SHORT TASK:
Below are records; extract exactly the lines from the one with "Which among these" through the final line, including both, but drop the pictures.

DATA TO USE:
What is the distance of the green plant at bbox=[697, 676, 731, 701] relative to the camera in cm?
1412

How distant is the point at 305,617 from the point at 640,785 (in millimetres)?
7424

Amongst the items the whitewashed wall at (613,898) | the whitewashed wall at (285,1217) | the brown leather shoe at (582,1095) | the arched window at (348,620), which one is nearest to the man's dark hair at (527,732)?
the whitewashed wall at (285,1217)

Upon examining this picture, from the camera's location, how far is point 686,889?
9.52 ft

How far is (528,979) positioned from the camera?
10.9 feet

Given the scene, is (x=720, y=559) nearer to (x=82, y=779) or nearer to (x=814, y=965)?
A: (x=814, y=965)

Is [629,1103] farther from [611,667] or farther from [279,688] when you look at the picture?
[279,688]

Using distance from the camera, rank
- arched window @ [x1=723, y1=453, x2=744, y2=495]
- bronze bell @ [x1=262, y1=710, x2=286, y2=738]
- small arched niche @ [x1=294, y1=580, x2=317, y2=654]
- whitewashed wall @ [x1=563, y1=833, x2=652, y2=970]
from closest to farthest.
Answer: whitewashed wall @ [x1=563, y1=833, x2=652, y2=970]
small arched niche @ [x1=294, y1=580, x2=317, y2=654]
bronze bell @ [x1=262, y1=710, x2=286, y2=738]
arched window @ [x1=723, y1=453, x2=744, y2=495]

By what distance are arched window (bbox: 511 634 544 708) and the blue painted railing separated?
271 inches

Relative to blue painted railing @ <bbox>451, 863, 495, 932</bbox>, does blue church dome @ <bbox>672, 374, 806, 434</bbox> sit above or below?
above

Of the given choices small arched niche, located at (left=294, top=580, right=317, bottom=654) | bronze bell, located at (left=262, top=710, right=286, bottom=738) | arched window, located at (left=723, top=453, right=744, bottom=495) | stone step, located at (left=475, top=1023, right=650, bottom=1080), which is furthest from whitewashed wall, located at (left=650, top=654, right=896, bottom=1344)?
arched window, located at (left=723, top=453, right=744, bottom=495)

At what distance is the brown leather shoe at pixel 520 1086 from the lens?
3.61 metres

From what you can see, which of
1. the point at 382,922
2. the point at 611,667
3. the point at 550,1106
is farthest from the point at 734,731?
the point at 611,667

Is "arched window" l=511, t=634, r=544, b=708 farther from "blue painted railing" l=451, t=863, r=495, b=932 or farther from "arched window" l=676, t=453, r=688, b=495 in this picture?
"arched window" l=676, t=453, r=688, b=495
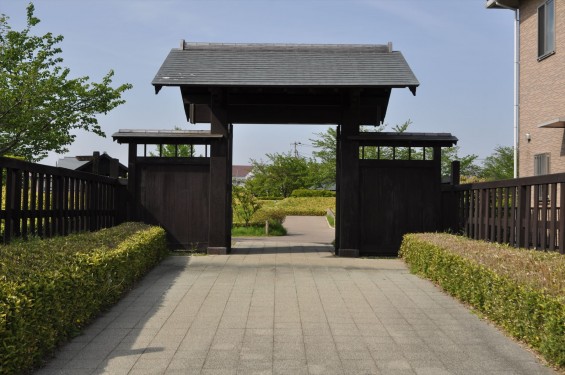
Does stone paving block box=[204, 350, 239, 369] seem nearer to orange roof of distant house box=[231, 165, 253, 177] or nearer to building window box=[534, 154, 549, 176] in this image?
building window box=[534, 154, 549, 176]

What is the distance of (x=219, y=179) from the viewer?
1391 cm

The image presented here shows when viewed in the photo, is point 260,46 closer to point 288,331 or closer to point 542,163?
point 542,163

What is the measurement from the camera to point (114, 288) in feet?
25.5

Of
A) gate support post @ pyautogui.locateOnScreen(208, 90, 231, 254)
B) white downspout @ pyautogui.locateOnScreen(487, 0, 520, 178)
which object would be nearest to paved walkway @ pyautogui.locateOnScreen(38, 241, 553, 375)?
gate support post @ pyautogui.locateOnScreen(208, 90, 231, 254)

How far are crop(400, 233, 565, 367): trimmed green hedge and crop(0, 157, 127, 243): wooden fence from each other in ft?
21.6

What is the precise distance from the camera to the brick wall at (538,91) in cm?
1521

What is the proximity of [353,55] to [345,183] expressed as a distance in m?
3.72

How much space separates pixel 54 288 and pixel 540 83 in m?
15.2

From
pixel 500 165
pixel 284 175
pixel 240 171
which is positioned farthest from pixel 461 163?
pixel 240 171

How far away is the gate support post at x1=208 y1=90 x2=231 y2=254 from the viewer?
13891 mm

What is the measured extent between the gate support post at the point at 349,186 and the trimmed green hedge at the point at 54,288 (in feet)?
19.0

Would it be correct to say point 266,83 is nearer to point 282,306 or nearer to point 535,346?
point 282,306

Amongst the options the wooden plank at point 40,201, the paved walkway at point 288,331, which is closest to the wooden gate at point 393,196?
the paved walkway at point 288,331

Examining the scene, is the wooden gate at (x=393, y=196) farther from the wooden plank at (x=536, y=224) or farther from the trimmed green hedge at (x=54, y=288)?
the trimmed green hedge at (x=54, y=288)
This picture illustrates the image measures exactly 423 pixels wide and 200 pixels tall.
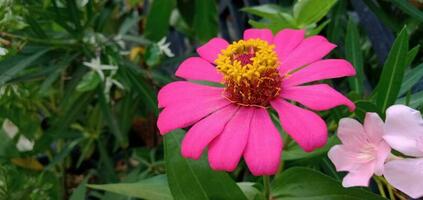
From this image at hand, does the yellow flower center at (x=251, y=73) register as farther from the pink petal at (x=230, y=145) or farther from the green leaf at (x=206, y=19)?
the green leaf at (x=206, y=19)

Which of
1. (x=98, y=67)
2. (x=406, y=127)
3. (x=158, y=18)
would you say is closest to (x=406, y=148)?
(x=406, y=127)

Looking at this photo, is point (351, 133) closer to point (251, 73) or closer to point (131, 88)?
point (251, 73)

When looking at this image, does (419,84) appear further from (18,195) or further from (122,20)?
(122,20)

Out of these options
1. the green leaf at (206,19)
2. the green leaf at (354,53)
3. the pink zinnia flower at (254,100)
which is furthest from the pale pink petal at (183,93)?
the green leaf at (206,19)

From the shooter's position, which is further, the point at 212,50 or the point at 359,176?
the point at 212,50

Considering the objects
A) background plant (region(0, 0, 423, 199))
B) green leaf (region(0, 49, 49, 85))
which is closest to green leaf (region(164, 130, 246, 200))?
background plant (region(0, 0, 423, 199))

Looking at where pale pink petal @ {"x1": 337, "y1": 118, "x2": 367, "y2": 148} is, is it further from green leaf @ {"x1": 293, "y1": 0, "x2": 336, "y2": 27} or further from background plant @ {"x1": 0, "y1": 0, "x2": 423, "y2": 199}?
green leaf @ {"x1": 293, "y1": 0, "x2": 336, "y2": 27}
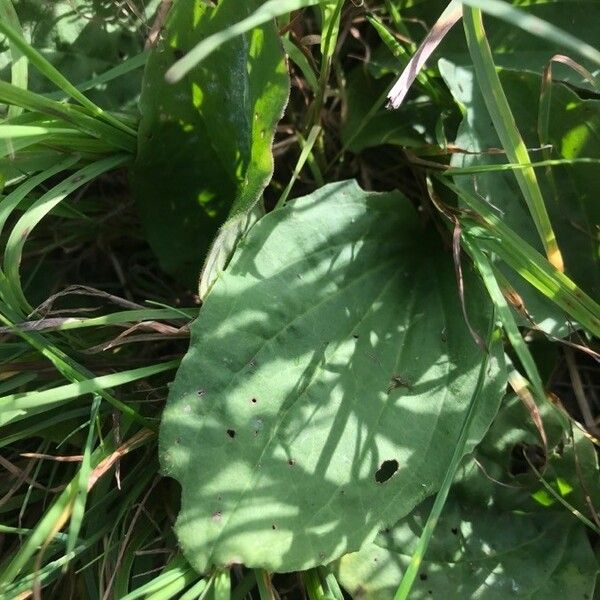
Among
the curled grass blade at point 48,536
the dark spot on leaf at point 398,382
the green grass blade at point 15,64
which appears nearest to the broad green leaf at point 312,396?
the dark spot on leaf at point 398,382

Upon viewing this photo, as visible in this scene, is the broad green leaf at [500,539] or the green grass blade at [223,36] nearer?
the green grass blade at [223,36]

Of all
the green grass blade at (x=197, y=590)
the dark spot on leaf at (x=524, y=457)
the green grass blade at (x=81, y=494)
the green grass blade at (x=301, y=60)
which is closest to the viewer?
the green grass blade at (x=81, y=494)

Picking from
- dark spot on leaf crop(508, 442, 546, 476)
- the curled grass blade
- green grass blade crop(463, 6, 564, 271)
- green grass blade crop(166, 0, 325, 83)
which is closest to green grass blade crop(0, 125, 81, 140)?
green grass blade crop(166, 0, 325, 83)

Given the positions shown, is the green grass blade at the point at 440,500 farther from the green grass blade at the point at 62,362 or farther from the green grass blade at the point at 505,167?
the green grass blade at the point at 62,362

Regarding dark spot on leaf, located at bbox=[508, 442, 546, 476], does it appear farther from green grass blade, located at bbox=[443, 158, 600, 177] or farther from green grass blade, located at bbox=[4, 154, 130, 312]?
green grass blade, located at bbox=[4, 154, 130, 312]

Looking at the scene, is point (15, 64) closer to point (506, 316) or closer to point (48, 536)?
point (48, 536)

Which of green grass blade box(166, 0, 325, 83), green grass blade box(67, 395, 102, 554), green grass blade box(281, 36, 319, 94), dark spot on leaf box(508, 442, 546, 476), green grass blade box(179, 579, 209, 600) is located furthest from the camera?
dark spot on leaf box(508, 442, 546, 476)

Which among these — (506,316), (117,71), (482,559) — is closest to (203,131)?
(117,71)
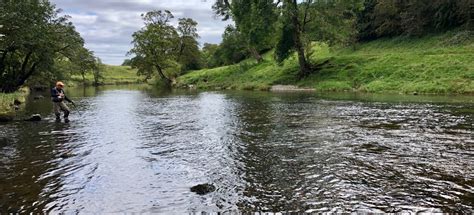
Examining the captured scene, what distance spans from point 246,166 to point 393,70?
39.2 m

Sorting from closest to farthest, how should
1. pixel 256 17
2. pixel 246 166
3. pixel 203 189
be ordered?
pixel 203 189, pixel 246 166, pixel 256 17

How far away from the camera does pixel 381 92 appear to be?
140 feet

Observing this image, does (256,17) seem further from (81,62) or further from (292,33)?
(81,62)

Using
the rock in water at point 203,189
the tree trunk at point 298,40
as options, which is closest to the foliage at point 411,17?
the tree trunk at point 298,40

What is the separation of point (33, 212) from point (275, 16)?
42.5 m

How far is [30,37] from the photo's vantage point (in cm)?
3903

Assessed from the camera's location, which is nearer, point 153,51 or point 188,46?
point 153,51

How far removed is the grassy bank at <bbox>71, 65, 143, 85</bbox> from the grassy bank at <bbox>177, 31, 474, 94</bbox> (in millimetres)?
82260

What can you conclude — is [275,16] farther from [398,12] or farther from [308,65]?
[398,12]


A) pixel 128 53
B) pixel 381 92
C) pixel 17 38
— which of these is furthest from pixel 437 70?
pixel 128 53

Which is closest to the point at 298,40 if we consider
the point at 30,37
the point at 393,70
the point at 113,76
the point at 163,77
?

ANSWER:
Which among these — (506,316), (117,71), (482,559) — is closest to (203,131)?
(117,71)
Examining the captured scene, what distance spans from point 246,166 to point 393,70?
39.2 m

Sorting from closest to farthest, how should
1. pixel 256 17
2. pixel 246 166
3. pixel 203 189
be ordered?
pixel 203 189, pixel 246 166, pixel 256 17

How far away from the camera does pixel 381 92 appear to be?
140 feet

Observing this image, does (256,17) seem further from (81,62) or further from (292,33)?
(81,62)

Using
the rock in water at point 203,189
the tree trunk at point 298,40
as options, which is closest to the foliage at point 411,17?
the tree trunk at point 298,40

What is the separation of point (33, 212) from point (275, 16)?
42.5 m

How far is [30,37] from the photo's vantage point (in cm)?
3903

Assessed from the camera's location, which is nearer, point 153,51 or point 188,46?
point 153,51

How far removed is the grassy bank at <bbox>71, 65, 143, 85</bbox> from the grassy bank at <bbox>177, 31, 474, 94</bbox> (in millimetres)?
82260

What can you conclude — is [275,16] farther from [398,12] or farther from [308,65]?
[398,12]


A) pixel 128 53
B) pixel 381 92
C) pixel 17 38
— which of these is furthest from pixel 437 70?
pixel 128 53

Which is closest to the point at 298,40 if we consider
the point at 30,37
the point at 393,70
the point at 113,76
the point at 163,77
?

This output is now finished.